One of the principal objections to the introduction of a $15 per hour minimum wage is that it will result in job losses. If businesses are forced to spend more of their revenue on compensation, the argument goes, they will not be able to hire as many workers or may even be forced to lay off existing employees.
This critique fails to acknowledge, however, that workers are also consumers. Raising the minimum wage means that those who are earning it have more disposable income to spend, supporting local businesses and allowing them to reinvest in their workforces.
Australia is an excellent example of this, where a national minimum wage of $17.29 per hour is matched by an unemployment rate of 5.8 per cent, one of the lowest in the industrialized world.

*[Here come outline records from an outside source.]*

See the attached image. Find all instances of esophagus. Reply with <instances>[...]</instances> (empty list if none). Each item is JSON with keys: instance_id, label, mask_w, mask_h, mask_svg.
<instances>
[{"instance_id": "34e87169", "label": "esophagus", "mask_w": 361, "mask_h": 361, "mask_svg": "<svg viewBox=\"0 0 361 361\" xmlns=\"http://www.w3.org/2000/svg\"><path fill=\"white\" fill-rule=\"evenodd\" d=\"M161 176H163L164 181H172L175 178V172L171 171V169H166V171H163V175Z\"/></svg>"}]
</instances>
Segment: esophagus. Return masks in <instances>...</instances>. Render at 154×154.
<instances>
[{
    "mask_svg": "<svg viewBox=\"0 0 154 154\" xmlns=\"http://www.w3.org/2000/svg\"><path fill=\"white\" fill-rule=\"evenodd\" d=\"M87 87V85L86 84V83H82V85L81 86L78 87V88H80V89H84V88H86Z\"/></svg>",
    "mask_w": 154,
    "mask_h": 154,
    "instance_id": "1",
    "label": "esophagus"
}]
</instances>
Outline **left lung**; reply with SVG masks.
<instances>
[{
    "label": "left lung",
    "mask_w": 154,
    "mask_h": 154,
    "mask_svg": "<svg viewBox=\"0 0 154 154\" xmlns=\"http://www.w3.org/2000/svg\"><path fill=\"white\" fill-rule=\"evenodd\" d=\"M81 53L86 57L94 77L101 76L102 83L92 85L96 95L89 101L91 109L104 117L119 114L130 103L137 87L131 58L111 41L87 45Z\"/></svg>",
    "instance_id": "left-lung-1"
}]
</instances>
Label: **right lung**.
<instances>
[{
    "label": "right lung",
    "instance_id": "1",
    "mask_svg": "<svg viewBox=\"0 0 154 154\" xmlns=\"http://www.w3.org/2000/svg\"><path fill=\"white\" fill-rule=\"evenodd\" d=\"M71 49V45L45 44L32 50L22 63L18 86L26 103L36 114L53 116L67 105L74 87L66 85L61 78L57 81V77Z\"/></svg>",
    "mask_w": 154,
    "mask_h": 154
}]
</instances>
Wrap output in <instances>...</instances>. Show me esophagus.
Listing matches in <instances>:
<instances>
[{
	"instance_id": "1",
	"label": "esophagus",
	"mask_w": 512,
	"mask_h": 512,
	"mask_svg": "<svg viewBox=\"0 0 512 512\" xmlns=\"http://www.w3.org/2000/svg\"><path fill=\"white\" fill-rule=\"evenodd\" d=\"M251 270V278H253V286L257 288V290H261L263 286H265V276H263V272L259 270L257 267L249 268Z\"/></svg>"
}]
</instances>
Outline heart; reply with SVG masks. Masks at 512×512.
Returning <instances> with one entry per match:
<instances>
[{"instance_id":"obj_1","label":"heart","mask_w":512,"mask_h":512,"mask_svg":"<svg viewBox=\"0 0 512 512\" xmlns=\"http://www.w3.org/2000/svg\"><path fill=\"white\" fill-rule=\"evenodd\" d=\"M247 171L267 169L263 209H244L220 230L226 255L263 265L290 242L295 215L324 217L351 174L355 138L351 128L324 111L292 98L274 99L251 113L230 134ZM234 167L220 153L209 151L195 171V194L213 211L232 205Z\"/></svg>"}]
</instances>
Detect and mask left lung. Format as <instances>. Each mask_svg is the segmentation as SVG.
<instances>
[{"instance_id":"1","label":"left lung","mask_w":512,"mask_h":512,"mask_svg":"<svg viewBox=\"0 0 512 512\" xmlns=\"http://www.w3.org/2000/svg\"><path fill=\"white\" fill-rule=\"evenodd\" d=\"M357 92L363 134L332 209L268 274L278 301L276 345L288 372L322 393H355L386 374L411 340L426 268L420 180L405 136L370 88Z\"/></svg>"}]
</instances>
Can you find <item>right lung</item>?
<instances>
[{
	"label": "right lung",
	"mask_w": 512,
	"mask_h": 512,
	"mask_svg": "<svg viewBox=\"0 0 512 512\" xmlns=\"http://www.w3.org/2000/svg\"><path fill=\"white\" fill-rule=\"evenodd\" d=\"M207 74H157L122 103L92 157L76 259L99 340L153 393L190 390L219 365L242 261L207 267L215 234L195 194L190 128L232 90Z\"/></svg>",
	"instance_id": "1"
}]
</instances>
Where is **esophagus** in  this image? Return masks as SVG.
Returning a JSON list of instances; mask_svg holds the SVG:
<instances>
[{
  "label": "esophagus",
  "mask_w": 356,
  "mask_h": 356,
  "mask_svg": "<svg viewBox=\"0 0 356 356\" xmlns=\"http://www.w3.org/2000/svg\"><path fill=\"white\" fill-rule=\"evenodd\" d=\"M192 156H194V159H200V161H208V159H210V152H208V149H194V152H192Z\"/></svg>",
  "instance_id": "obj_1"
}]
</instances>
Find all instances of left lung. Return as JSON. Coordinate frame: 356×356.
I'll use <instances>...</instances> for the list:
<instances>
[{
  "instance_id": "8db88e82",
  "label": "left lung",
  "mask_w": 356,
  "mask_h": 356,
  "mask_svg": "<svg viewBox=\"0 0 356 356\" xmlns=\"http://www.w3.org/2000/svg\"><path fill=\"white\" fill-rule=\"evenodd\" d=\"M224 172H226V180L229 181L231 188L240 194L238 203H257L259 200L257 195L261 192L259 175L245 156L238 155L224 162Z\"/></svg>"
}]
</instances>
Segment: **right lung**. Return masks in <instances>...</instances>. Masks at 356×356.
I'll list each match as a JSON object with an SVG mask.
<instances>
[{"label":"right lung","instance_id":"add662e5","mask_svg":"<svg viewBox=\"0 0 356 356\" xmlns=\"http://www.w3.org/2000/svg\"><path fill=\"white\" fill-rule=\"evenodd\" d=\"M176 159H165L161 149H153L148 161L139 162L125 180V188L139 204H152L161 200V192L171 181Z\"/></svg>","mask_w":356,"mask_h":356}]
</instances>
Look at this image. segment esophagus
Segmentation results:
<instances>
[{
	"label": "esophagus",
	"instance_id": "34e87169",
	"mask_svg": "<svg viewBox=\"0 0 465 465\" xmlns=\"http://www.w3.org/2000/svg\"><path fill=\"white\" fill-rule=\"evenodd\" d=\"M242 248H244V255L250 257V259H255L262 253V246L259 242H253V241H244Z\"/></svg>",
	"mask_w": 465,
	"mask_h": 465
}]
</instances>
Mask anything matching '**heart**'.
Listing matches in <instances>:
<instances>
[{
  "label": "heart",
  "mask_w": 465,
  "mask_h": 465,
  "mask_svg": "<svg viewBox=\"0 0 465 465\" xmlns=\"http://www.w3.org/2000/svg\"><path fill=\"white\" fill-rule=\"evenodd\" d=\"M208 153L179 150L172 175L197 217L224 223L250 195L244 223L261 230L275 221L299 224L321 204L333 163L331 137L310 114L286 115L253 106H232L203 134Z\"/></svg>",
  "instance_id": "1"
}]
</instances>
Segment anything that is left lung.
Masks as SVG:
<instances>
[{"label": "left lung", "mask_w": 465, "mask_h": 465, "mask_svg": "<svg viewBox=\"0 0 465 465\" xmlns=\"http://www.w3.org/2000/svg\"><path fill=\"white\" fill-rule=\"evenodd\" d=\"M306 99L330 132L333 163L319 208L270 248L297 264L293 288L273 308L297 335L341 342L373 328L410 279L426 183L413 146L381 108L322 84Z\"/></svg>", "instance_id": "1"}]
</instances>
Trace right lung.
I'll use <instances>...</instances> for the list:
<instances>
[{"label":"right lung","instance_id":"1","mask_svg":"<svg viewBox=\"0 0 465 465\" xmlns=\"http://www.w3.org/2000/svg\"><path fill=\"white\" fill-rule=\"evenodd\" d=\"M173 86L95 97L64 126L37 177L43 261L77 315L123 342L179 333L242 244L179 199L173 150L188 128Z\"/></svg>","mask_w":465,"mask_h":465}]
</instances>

While some have argued against raising minimum wages on economic grounds, others have asked why we should pay a living wage to 17-year-olds living at home and working their first jobs.
Yet in Manitoba, two thirds of minimum wage earners are adults over the age of 20, a significant number are single parents, and 51 per cent of them have been in the same job for a year or longer and are still earning the minimum wage of $11 per hour. We need to cut through the stereotypes and recognize that raising the minimum wage means helping the most marginalized members of our communities.
It’s not only coffee shops and fast food restaurants that are the focal points in the struggle for fair wages. Universities across North America are seeing students join with academic workers, support staff, cleaners and others in calling for a $15 starting wage. They’re exposing the injustice of institutions paying poverty wages while some senior administrators take home salaries comparable to corporate CEOs.
One university that has shown leadership in addressing this imbalance is the Kentucky State University. In 2014, its president Dr. Raymond Burse slashed his own salary by $90,000 in order to increase the wages of the lowest paid university employees by $3 per hour.
Our own University of Winnipeg, which prides itself on a commitment to social justice, should look at how it can begin providing at least a living wage to everyone on its payroll.
A living wage is not only about providing people with the ability to meet their basic needs, it’s about how we value and define citizenship. Amartya Sen, the Nobel Prize winning economist has said that the true test of citizenship is “the ability to appear in public without shame, or to take part in the life of the community.”
For us to be a truly democratic society, we must affirm that economic security is a right of citizenship, not a commodity to be purchased. That’s what the fight for $15 is all about.
Peyton Veitch is the president of University of Winnipeg Students’ Association.